I have a recalcitrant sub styloid process ulcer. Thoughts on surgical correction? AT open z-lengthening? SPLATT? Any magical percutaneous approach I don't know about?

Thnx y'all.
Dwyer + gastroc... if abpm ppl know of that stuff? 🙂

As said, cavus is pretty complicated... lot of moving parts and variables.
Wound surg - or DME - also depends if osteomyelitis and level of activity and ambu demands, obviously.
 
Dwyer + gastroc... if abpm ppl know of that stuff? 🙂

As said, cavus is pretty complicated... lot of moving parts and variables.
Wound surg - or DME - also depends if osteo and ambu demands, obviously.
We do lol

Gastrocs are a really versatile procedure.
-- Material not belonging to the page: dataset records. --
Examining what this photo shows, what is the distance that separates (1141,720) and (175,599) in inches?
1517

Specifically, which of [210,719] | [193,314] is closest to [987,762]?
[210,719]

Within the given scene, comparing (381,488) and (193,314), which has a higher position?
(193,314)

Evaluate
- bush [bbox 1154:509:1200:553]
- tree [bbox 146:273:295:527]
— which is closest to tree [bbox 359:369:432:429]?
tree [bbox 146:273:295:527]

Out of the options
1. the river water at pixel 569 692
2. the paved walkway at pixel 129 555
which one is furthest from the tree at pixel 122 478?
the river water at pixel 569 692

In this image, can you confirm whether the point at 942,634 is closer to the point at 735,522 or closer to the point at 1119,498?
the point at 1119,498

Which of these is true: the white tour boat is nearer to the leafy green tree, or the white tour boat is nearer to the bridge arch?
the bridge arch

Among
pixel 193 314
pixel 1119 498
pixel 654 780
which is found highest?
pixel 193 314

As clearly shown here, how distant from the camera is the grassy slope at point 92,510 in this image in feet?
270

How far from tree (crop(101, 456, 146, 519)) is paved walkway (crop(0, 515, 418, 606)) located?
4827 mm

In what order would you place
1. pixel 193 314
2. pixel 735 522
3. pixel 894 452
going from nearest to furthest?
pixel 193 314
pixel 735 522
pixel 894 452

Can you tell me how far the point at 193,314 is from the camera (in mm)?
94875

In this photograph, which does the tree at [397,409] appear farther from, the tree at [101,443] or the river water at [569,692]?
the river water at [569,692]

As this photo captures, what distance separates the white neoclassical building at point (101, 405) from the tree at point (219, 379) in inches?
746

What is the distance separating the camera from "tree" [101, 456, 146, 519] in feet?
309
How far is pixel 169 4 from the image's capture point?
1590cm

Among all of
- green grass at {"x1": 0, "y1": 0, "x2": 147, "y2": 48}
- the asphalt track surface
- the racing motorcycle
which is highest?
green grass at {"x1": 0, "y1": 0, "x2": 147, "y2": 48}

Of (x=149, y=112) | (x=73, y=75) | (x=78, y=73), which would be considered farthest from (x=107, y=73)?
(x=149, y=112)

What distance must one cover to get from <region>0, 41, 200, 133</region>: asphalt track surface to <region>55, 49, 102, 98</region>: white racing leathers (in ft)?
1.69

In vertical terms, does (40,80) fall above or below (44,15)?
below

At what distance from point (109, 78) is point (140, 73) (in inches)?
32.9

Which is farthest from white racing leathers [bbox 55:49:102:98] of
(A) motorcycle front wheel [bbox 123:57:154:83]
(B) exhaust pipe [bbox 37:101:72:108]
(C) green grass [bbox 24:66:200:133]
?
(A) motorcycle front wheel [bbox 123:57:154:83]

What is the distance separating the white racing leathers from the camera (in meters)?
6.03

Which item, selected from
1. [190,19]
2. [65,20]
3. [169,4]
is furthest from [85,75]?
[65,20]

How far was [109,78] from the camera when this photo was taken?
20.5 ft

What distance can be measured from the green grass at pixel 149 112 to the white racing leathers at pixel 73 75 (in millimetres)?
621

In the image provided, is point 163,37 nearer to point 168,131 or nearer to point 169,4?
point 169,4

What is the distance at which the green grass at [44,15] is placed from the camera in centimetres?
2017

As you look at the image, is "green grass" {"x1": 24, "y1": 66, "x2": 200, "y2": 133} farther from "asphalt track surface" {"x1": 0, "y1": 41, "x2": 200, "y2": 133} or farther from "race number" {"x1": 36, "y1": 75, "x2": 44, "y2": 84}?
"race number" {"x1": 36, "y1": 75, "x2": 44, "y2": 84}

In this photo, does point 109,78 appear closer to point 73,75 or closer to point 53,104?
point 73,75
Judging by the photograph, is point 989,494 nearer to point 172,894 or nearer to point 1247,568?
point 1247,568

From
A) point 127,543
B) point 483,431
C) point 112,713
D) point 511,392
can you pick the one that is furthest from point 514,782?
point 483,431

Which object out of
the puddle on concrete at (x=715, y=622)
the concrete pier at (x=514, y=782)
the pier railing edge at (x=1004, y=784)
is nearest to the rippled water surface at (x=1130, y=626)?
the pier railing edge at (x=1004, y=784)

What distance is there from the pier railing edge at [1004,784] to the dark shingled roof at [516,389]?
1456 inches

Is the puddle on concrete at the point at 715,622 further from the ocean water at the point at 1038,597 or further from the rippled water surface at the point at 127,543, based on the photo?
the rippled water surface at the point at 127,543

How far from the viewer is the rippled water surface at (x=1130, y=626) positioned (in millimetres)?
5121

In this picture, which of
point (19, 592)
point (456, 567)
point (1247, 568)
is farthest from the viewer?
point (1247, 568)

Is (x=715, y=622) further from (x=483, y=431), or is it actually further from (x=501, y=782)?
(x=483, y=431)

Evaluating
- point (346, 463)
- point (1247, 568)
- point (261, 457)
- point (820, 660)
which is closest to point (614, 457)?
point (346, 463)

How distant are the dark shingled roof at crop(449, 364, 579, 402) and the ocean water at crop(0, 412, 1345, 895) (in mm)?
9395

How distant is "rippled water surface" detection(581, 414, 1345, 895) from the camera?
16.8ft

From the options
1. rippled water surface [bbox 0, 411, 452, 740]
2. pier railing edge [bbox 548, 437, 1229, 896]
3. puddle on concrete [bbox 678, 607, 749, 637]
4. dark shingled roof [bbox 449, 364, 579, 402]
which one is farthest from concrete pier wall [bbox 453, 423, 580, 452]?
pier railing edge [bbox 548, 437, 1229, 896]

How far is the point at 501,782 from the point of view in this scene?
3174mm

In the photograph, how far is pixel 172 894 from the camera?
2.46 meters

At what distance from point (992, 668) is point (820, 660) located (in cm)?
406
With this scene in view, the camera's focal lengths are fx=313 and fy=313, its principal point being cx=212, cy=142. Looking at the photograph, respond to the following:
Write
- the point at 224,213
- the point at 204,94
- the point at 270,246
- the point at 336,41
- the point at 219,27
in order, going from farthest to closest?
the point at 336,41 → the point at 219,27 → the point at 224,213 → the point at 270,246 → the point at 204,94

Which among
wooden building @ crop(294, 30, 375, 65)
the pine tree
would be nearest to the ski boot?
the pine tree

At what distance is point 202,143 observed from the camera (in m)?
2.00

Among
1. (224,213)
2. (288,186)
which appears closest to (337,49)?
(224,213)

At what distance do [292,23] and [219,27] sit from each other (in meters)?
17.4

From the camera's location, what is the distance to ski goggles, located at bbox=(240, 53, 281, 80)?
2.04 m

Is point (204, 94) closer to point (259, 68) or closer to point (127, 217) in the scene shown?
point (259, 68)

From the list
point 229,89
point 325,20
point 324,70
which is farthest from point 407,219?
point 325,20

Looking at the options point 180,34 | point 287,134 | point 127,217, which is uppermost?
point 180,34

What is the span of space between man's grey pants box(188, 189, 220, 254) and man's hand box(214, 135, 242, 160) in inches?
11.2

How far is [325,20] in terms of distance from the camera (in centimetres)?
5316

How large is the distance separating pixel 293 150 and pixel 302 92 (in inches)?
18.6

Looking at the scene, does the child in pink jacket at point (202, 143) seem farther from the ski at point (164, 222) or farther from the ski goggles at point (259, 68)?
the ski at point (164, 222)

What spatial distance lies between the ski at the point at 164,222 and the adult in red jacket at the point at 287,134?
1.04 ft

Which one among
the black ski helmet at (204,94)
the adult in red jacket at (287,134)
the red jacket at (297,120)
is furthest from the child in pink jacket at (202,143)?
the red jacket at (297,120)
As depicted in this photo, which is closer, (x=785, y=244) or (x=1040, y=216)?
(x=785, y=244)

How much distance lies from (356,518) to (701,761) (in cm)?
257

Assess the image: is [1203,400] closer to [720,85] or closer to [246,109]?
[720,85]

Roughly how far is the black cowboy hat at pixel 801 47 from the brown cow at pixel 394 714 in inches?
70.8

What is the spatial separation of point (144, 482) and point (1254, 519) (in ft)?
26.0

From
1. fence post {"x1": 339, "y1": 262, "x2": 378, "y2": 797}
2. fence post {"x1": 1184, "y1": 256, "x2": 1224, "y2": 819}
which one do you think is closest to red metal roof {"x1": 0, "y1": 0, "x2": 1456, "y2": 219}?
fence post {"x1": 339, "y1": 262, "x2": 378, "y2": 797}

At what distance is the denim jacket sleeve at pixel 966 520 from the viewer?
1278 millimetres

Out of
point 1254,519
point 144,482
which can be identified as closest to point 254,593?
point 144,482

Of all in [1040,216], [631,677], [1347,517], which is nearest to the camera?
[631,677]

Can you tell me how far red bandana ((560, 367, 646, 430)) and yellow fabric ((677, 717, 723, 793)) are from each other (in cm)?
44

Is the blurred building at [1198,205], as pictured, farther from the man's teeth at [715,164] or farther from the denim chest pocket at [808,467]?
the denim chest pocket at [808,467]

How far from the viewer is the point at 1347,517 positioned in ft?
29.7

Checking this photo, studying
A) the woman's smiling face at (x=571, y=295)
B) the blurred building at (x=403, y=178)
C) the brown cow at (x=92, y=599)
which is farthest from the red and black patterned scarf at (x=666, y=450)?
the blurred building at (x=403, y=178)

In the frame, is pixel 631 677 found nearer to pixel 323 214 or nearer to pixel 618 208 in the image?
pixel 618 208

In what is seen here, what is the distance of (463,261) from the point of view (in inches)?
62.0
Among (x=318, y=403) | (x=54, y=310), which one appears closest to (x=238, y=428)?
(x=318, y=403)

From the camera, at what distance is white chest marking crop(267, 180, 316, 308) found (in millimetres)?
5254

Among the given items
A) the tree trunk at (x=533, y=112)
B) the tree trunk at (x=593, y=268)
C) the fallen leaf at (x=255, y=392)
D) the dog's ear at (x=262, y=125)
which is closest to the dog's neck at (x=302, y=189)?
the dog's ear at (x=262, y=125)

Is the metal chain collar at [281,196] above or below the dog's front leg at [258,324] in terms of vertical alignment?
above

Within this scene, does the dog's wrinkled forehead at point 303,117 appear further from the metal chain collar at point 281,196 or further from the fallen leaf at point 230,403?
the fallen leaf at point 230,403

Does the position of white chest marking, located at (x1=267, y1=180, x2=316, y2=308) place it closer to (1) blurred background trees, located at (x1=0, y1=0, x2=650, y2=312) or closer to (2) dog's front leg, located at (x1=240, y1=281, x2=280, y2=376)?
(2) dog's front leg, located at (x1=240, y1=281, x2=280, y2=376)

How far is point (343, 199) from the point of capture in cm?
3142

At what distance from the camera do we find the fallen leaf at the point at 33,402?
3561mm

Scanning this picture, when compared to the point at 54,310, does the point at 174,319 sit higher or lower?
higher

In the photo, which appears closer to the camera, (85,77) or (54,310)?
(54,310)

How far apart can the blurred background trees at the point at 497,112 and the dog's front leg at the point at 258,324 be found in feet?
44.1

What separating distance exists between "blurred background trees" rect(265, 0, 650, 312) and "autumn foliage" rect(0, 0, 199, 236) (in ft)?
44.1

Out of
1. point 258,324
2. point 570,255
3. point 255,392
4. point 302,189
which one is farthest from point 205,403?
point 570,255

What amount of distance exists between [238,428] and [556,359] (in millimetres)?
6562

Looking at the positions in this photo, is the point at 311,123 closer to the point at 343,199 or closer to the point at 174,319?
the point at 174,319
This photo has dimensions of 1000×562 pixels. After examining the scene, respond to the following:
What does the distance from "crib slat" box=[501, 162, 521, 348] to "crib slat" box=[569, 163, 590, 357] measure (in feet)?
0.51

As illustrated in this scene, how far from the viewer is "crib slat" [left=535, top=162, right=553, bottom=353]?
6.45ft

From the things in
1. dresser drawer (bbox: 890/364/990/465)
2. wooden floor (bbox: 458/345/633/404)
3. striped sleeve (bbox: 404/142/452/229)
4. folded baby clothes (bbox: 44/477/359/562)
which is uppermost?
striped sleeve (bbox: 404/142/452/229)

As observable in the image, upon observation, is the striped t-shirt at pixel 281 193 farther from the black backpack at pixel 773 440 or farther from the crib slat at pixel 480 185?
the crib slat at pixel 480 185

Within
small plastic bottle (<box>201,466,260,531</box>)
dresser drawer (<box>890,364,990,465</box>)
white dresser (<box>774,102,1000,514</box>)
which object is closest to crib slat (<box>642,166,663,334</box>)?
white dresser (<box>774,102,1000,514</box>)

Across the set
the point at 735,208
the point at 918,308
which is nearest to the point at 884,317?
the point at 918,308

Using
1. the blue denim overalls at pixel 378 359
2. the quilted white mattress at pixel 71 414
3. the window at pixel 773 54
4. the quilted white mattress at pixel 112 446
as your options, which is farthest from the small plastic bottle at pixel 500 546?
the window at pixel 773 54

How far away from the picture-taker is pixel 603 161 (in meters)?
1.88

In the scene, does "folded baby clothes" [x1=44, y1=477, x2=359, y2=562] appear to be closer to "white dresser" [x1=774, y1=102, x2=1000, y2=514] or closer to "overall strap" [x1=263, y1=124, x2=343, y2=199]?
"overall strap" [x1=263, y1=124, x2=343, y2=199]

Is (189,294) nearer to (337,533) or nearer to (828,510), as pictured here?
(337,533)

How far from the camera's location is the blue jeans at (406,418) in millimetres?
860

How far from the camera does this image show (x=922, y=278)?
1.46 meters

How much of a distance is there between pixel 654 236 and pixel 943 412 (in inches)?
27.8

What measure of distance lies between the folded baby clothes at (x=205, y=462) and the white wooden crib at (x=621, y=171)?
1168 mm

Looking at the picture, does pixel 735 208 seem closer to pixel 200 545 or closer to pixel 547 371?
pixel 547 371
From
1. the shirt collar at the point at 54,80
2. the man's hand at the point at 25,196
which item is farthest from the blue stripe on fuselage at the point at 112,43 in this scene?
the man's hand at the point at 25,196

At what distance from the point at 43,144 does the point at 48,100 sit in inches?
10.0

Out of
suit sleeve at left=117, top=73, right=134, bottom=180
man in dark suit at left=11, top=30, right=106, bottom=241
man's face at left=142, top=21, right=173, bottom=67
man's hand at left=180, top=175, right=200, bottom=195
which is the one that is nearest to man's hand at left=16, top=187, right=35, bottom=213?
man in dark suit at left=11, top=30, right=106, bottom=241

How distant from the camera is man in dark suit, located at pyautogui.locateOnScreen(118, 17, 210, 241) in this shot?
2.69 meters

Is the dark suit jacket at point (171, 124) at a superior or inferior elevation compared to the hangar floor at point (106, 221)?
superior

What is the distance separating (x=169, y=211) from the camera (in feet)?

I honestly see a lot of people who'd benefit from one
 
Forgot to mention he's in his 80s with few comorbidities.... i'll prob stick to some soft tissue procedure like TA lengthening or SPLATT. Thanks fellas!
 
Gastrocs and cavus make me fearful of worsening the deformity.
 
Forgot to mention he's in his 80s with few comorbidities.... i'll prob stick to some soft tissue procedure like TA lengthening or SPLATT. Thanks fellas!

I did one a year ago where I did a z lengthening of AT and planed the plantar surface of the 5th met base, healed right up. Just make sure you expose enough tendon to do an aggressive lengthening. If you don’t that proximal stump will retract and you will be screwed.